While there is the prospect of heightened regulatory efforts to combat the risks of new AI models, Mythos itself indicates that the capabilities of models are constantly evolving and with an ever-shifting goalpost, regulation may not be the answer either. This is especially true as the European Union (EU)—which has historically taken the most stringent regulatory approach to AI—has largely been excluded from Mythos Preview and Project Glasswing. Organizations like OpenAI beat out Anthropic on compute power, heightening concerns regarding their prospective models’ capabilities. While transparency helps combat accusations of arbitrary exclusionary policies, full transparency regarding models and their training can provide malicious actors with the tools to build their own Mythos-class systems.

The full extent of Mythos’ technical capabilities remains shrouded in both alarmism and cynicism at either side of the spectrum, while Project Glasswing itself creates its own horde of security, policy, and legal issues. But it is not all doom and gloom. AI’s growing capabilities create new opportunities across the cybersecurity continuum, including:

• Increased Opportunities for Both AI-Specific and Other Security Vendors: Non-Human Identity (NHI) experts and Identity Access Management (IAM) and Privileged Access Management (PAM) vendors are most actively positioning themselves to be the solution to the issues raised by Mythos and other AI advancements as securing service accounts, Application Programming Interface (API) keys, workloads, and machine-to-machine access becomes increasingly important, especially as the risk of insider threats and lateral movement become more potent. But you also have traditional cryptography experts (Public Key Infrastructure (PKI)) moving in. Specialization of existing capabilities to accommodate AI agents is key here. At the same time, in the AI age, data are the most critical strategic asset. Thus, Data Security Posture Management (DSPM) solutions are key and, perhaps more importantly, Data Lifecycle Protection (DLP) offerings and remediation, which combines the data and identity components.

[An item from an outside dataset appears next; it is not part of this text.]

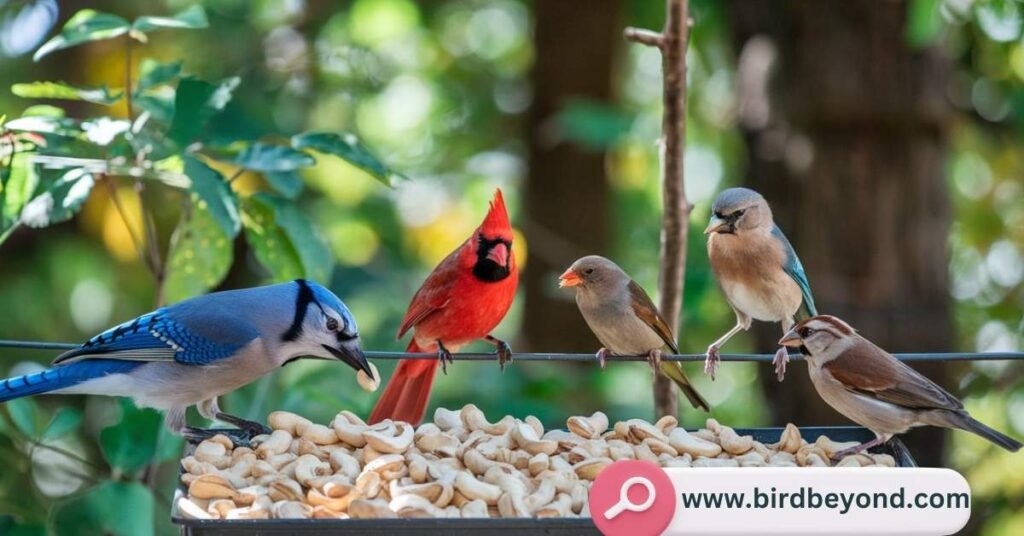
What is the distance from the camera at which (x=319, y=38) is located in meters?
8.02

• Enhanced Cross-Ecosystem Collaboration on an Unprecedented Scale: While the group selected to participate in Project Glasswing is subject to ongoing contention, the Project illustrates that competitors are able to engage in large-scale cooperation when and where necessary. Further, Anthropic’s investment in open-source software also reflects an understanding of the need for a collaborative front against emergent AI threats, whatever form they take.

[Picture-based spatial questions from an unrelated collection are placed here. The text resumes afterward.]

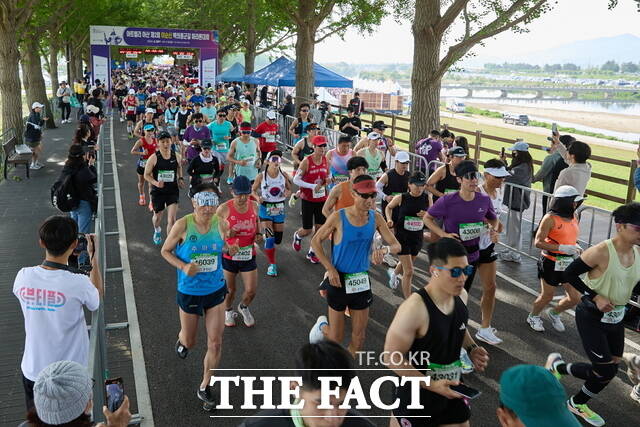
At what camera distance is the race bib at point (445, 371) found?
379 cm

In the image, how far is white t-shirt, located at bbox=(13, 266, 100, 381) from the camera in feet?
13.1

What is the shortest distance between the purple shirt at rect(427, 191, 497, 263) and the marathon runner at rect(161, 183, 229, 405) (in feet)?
8.09

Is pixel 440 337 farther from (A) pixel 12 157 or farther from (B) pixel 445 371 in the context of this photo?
(A) pixel 12 157

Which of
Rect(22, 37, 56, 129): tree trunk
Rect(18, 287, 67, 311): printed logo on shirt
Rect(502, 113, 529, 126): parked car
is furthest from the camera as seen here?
Rect(502, 113, 529, 126): parked car

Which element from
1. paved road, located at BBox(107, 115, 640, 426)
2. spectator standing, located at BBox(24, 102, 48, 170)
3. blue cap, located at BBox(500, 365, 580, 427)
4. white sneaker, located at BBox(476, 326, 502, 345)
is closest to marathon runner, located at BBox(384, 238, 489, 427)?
blue cap, located at BBox(500, 365, 580, 427)

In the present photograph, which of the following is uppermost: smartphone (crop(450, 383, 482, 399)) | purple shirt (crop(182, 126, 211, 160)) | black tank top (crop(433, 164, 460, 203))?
purple shirt (crop(182, 126, 211, 160))

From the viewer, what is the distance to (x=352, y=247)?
553 cm

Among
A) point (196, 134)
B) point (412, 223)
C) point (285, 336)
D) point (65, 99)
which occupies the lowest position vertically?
point (285, 336)

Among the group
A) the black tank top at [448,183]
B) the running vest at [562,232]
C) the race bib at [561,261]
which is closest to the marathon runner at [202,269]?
the running vest at [562,232]

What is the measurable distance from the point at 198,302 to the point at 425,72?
1056 centimetres

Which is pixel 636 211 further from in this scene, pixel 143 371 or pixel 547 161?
pixel 547 161

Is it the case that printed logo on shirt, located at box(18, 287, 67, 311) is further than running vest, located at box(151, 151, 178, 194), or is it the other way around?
running vest, located at box(151, 151, 178, 194)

While overly nihilistic or fatalistic approaches impede the formation of reasoned representations of AI—and other tools’—capabilities, naively optimistic approaches also render the cybersecurity and international community unprepared to face the emergent threats that AI could pose. Treading the line between the two is not easy; however, it is necessary to secure resilience against new threats on the horizon. As outlined in a recent ABI Insight, with the frontline of armed conflict increasingly disappearing into the cyber realm and cybersecurity and national security becoming growingly ubiquitous, excessive politicization of cybersecurity only serves to weaken national cyber defense strategies. Cynics continue to point to the boosted valuation of Anthropic—up to US$800 billion from US$380 billion in February—alongside the loss of its U.S. government contract and recent Claude Opus 4.7 launch as evidence that Mythos Preview and Project Glasswing are part of a broader Anthropic business strategy. Yet, two things can be true: Project Glasswing can pander to its broader Public Relations (PR) strategy, while also conveying a critical message to the cybersecurity community, which should listen.